**Requirement:**
Render the lines of the rows below as a Markdown table with the columns Line and Text, numbering each line and omitting blank ones. Begin at the line that contains "Is (169,681) farther", stop after the line that contains "1870 centimetres", and leave out the pictures.

**Dataset records:**
+---+
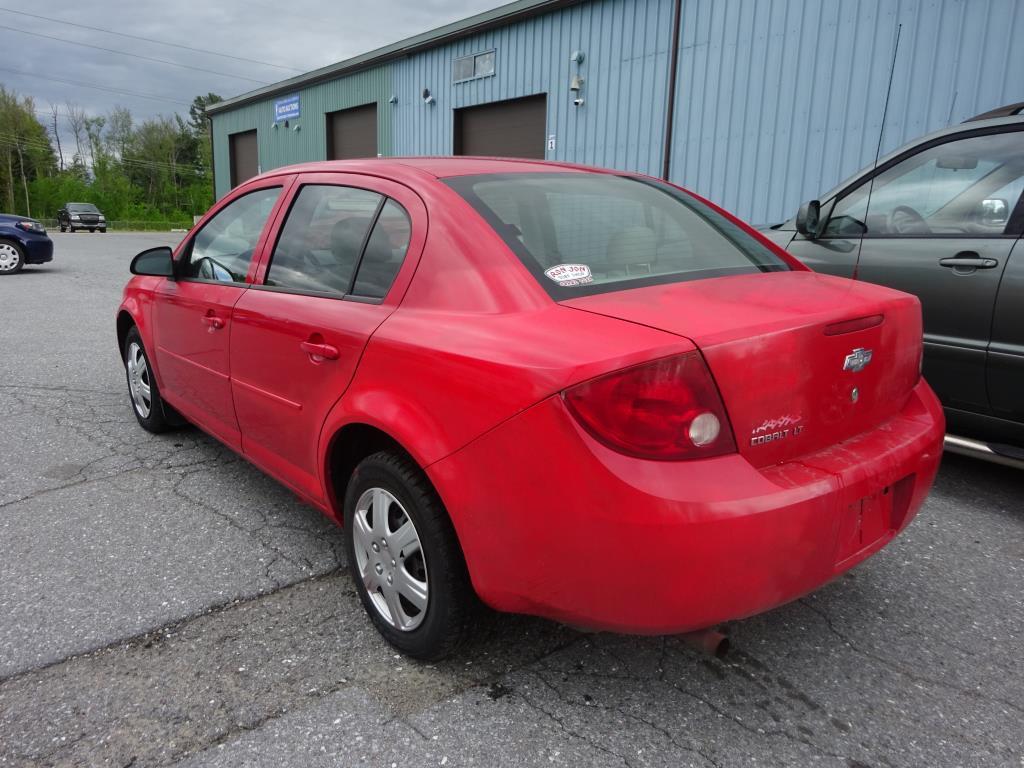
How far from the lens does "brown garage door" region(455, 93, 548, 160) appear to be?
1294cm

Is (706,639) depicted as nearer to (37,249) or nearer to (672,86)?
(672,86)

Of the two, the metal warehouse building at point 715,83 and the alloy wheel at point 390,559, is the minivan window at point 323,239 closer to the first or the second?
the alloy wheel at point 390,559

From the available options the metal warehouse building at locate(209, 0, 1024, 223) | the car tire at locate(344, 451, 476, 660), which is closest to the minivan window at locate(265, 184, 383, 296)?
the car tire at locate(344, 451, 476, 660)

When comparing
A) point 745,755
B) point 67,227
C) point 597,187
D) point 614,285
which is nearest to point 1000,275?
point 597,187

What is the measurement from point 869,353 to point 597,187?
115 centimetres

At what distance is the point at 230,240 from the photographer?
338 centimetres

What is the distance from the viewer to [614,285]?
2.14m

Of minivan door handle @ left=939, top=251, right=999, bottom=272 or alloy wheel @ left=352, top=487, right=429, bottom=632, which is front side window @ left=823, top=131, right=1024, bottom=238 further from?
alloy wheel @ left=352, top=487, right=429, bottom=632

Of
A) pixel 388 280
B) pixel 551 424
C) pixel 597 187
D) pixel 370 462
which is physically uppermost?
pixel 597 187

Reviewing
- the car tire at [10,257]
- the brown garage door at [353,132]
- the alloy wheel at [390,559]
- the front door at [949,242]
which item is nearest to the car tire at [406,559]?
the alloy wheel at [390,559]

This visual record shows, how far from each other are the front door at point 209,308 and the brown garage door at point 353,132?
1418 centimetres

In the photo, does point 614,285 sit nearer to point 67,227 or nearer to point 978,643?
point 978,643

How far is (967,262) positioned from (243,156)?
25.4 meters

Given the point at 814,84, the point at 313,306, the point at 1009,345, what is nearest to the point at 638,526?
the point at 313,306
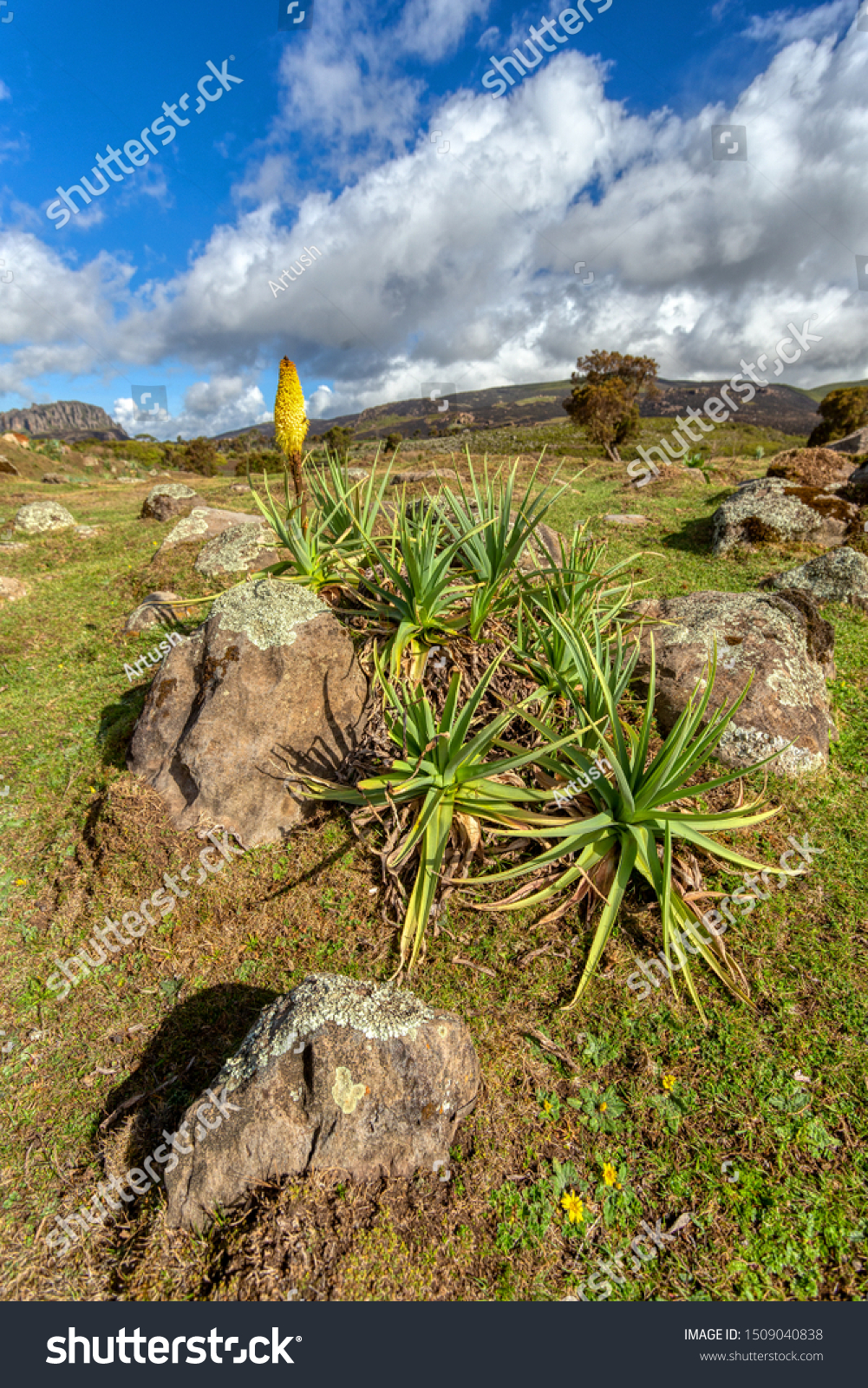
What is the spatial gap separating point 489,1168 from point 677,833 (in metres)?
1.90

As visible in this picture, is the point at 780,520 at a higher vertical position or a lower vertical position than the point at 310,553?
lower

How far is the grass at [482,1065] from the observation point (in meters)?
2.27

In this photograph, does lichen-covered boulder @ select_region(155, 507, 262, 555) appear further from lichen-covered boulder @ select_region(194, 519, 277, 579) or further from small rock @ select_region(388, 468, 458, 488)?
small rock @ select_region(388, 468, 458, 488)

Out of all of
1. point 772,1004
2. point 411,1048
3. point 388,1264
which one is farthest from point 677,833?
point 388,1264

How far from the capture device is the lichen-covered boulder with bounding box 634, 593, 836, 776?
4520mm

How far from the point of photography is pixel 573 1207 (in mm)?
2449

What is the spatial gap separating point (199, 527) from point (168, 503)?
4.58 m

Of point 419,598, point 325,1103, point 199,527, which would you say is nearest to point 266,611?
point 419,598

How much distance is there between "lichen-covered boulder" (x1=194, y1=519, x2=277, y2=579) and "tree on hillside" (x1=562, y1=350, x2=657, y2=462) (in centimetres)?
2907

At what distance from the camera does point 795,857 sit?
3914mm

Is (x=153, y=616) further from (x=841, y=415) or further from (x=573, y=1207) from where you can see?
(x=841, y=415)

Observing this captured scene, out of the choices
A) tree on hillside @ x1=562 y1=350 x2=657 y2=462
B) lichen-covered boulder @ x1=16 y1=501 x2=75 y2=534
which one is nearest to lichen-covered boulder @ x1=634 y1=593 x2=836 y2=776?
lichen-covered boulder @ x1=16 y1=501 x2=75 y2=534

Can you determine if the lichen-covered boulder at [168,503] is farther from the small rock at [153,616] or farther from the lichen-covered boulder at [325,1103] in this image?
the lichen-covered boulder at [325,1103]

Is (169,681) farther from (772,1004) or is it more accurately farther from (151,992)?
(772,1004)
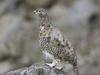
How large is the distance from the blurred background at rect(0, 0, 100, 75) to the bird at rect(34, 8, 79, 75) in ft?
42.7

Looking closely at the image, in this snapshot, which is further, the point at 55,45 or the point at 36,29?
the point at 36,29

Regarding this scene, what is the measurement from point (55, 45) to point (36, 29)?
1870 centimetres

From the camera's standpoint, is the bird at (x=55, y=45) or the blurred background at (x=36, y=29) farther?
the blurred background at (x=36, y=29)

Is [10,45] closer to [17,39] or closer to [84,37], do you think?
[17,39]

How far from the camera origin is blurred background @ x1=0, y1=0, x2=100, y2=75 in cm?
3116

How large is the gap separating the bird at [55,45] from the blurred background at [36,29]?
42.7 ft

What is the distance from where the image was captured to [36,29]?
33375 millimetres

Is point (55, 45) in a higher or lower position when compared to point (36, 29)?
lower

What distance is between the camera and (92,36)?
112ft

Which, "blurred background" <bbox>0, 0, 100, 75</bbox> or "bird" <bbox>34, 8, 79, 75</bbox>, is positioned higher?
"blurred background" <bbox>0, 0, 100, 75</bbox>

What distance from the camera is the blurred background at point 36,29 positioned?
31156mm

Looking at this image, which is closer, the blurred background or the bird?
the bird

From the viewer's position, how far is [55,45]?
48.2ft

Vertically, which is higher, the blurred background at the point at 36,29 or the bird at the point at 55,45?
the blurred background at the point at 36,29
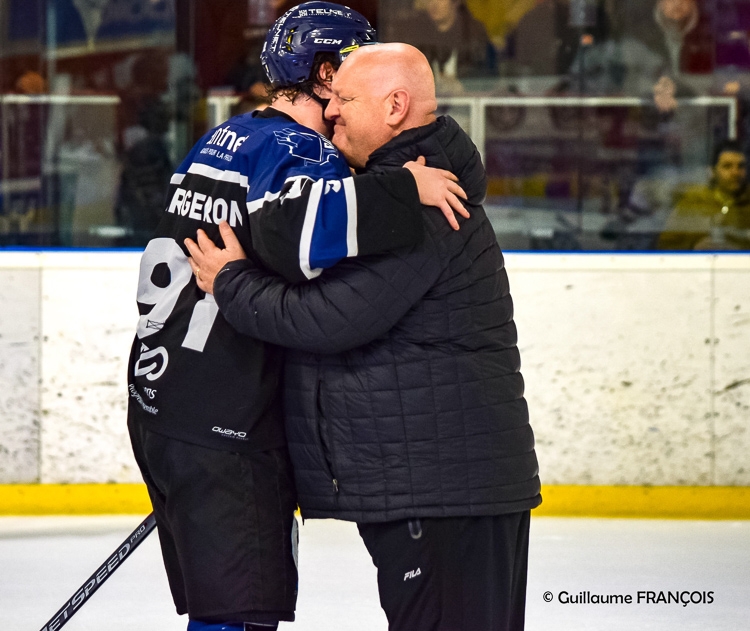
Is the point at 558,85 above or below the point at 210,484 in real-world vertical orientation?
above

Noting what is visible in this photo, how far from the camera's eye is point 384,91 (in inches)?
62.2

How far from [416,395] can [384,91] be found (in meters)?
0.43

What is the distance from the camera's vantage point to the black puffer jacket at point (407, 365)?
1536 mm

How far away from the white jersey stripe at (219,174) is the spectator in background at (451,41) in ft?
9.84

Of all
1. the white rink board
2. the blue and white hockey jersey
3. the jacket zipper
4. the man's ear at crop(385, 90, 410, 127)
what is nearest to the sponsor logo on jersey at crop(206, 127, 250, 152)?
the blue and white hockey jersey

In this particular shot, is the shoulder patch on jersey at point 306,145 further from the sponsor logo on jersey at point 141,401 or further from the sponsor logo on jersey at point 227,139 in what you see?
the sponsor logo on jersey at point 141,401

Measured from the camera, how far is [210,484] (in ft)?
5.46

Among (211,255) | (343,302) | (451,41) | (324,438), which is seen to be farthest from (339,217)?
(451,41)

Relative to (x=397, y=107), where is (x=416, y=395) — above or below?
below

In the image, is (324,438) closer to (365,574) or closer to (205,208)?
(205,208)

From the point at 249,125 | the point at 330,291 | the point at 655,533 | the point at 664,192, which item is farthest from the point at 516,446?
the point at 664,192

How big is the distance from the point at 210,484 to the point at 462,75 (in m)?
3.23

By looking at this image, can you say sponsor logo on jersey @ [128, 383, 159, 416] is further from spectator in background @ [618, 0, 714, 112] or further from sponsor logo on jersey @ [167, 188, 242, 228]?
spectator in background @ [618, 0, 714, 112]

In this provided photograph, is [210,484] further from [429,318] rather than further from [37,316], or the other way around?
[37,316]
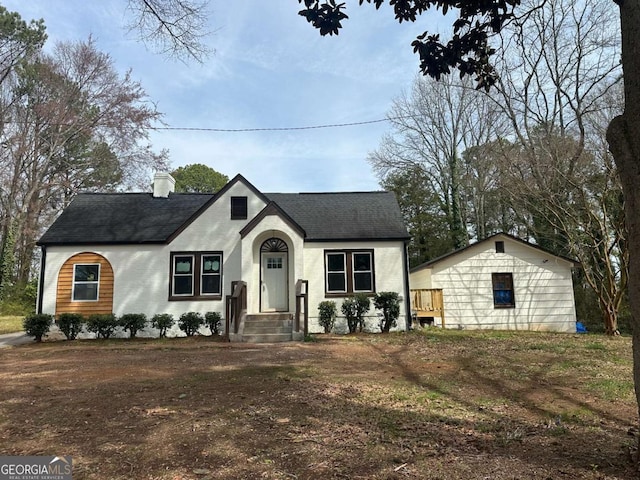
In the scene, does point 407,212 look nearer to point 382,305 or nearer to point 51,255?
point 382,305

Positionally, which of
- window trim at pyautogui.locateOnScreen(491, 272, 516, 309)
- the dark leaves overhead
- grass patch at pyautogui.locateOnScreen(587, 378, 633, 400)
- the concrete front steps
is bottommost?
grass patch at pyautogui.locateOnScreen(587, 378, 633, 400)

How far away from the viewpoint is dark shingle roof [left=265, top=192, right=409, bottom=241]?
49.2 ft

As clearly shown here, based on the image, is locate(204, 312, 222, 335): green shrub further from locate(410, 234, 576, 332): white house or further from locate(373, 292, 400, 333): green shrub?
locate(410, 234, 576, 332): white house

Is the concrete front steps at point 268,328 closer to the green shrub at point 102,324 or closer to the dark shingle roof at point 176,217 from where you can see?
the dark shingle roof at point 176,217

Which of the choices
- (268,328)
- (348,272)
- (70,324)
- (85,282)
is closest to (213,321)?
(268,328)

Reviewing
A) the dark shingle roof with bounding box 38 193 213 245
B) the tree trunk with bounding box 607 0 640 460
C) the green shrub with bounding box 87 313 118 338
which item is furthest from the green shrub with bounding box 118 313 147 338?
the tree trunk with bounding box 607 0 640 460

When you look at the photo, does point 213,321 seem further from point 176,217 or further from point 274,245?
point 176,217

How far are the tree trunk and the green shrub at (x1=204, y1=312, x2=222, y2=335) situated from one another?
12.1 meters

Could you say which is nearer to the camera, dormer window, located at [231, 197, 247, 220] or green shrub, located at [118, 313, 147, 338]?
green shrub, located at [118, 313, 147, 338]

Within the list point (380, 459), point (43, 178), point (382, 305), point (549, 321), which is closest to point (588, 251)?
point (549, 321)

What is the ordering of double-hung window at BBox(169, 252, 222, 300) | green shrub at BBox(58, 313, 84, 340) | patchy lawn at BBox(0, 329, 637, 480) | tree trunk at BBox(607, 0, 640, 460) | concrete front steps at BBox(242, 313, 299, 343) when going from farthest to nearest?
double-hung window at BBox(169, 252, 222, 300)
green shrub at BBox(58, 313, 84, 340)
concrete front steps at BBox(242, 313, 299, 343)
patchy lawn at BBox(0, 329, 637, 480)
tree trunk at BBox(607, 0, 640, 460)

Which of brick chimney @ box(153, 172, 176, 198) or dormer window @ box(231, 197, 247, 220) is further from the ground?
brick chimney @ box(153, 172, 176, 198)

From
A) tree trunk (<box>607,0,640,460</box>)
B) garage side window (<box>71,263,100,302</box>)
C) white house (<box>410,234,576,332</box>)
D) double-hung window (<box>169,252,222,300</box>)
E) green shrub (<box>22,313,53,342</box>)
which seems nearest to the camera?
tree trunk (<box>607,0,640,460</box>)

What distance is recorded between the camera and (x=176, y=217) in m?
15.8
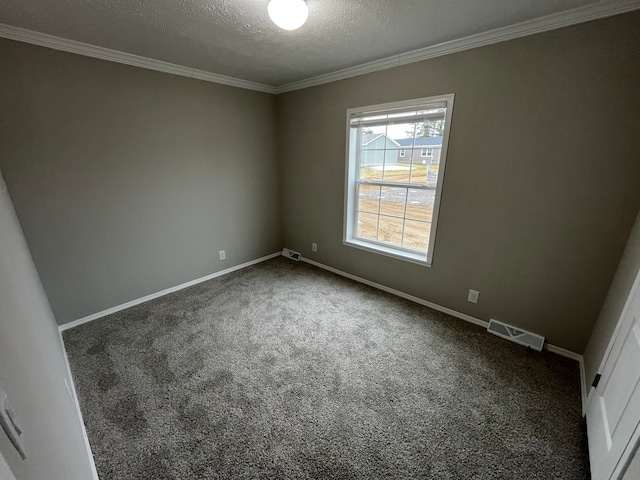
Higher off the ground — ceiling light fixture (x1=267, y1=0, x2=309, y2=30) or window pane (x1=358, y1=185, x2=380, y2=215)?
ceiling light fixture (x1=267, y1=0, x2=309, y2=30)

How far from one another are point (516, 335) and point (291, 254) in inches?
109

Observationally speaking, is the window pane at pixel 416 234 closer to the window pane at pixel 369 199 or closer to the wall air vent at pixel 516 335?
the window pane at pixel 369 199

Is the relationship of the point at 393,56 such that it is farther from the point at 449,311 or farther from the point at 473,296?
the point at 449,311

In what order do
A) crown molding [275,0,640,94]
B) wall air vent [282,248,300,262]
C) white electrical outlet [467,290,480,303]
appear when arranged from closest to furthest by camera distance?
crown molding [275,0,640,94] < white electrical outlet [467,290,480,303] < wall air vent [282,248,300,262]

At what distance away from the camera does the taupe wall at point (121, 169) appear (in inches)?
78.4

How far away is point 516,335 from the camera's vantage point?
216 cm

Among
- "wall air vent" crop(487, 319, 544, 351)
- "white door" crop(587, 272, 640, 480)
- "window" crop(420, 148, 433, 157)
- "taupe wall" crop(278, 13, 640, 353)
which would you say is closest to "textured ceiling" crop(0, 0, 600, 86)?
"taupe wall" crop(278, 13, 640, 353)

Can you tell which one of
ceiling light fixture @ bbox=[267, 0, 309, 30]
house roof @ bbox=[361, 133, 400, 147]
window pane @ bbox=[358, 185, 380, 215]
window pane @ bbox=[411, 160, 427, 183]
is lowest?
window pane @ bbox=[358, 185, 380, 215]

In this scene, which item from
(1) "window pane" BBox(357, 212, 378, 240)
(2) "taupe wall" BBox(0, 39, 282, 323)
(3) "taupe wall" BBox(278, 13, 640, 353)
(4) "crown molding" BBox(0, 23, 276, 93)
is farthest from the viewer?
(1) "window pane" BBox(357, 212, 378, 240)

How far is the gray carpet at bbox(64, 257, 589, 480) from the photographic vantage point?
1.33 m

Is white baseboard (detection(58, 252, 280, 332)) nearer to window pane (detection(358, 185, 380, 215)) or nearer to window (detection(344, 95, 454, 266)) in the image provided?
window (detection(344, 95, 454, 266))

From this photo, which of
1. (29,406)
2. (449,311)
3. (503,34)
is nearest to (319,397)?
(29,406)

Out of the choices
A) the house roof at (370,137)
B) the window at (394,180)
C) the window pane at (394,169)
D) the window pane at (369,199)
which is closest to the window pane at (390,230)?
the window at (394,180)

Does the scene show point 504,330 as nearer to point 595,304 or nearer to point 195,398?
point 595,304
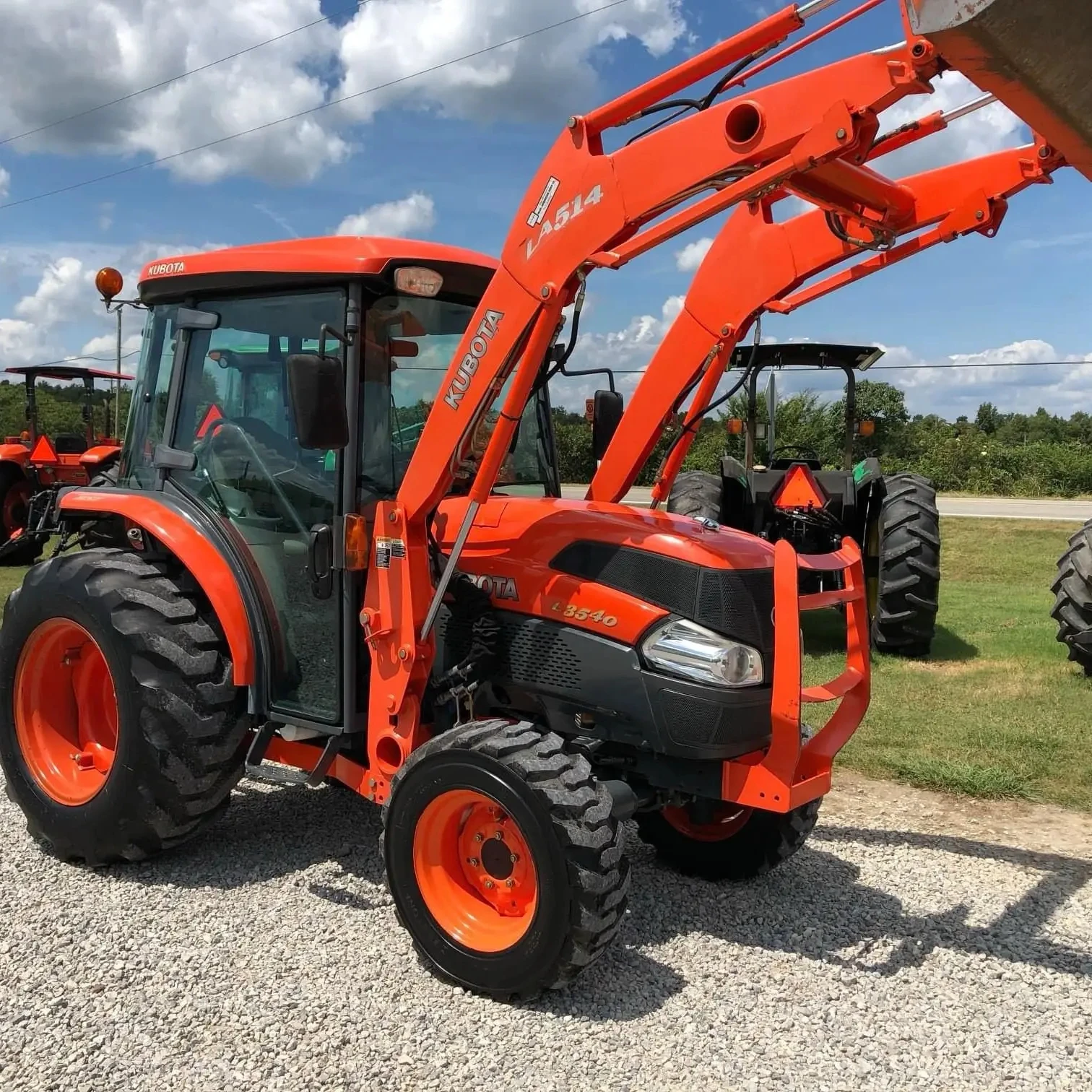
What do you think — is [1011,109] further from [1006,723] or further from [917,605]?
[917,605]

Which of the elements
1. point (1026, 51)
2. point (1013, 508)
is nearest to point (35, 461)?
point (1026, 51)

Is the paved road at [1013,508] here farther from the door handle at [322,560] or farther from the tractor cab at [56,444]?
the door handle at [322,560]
+---+
**Answer to this problem:**
| Line | Text |
|---|---|
| 1 | Is (169,681) farther from (772,1004) or is it more accurately farther from (151,992)? |
| 2 | (772,1004) |
| 3 | How large is the distance from the blurred background at rect(0, 0, 100, 75) to the bird at rect(34, 8, 79, 75) in ft? |
| 4 | 42.7 |
| 5 | Looking closely at the image, in this snapshot, which is further, the point at 55,45 or the point at 36,29? |
| 6 | the point at 36,29 |
| 7 | Regarding this scene, what is the measurement from point (55, 45) to point (36, 29)? |
| 8 | 1870 centimetres |